Na análise de associação (Tabela 4) entre a qualidade da assistência prestada em saúde mental e a estruturação da atenção primária, a partir dos atributos essenciais, por níveis, observa-se uma associação positiva em cenários de estruturação da APS de médio e alto nível. No cenário de média estruturação aumenta a chance de alcançar maior qualidade da assistência para a área de saúde mental (OR = 2,193). Esse resultado torna-se expressivamente maior (OR = 14,742) quando o cenário é de alta estruturação, ou seja, quando a APS é melhor estruturada, a chance de melhores níveis de assitência chega a ser quatorze vezes maior.

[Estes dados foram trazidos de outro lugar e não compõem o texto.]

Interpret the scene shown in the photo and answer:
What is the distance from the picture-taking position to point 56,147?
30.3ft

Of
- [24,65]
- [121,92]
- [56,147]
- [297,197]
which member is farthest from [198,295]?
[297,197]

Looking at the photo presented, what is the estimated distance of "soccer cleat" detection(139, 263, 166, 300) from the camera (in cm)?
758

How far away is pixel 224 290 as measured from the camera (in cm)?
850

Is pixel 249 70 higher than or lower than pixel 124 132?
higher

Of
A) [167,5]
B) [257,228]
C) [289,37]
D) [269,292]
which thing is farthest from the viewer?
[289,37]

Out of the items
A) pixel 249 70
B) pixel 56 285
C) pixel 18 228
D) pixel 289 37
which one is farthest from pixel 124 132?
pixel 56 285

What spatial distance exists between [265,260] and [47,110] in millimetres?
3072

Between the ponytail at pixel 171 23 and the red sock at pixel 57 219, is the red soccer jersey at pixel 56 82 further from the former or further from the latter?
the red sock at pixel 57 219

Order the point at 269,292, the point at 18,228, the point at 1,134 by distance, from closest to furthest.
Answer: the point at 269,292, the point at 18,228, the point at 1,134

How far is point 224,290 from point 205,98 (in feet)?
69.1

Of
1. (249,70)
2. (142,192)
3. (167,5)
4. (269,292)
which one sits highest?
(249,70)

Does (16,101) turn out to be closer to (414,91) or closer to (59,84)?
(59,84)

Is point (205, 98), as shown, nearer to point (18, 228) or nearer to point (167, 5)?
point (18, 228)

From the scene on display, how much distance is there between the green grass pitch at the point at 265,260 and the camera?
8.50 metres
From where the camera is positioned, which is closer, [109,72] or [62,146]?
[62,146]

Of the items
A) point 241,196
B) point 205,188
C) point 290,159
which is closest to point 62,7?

Associações positivas no cenário de alta estruturação da APS foram encontradas em todos os atributos (integralidade OR = 3,21; coordenação OR = 2,31; longitudinalidade OR = 2,25; primeiro contato OR = 1,55). Por fim, para o cenário de média estruturação, apenas os atributos coordenação e primeiro contato apresentaram uma associação positiva.

Tabela 4
Qualidade da assistência em SM e estruturação da APS, por atributos essenciais e indicador geral, Brasil – PMAQ-AB 2014.

DISCUSSÃO

Este estudo demonstra que há ainda um longo caminho a ser percorrido para se atingir um alto nível de qualidade do cuidado em saúde mental na APS brasileira. A maior parte das equipes encontra-se em nível médio de qualidade do cuidado ofertado e quase um terço delas apresenta nível de qualidade ruim, diferindo bastante do quadro geral de estruturação da APS no Brasil.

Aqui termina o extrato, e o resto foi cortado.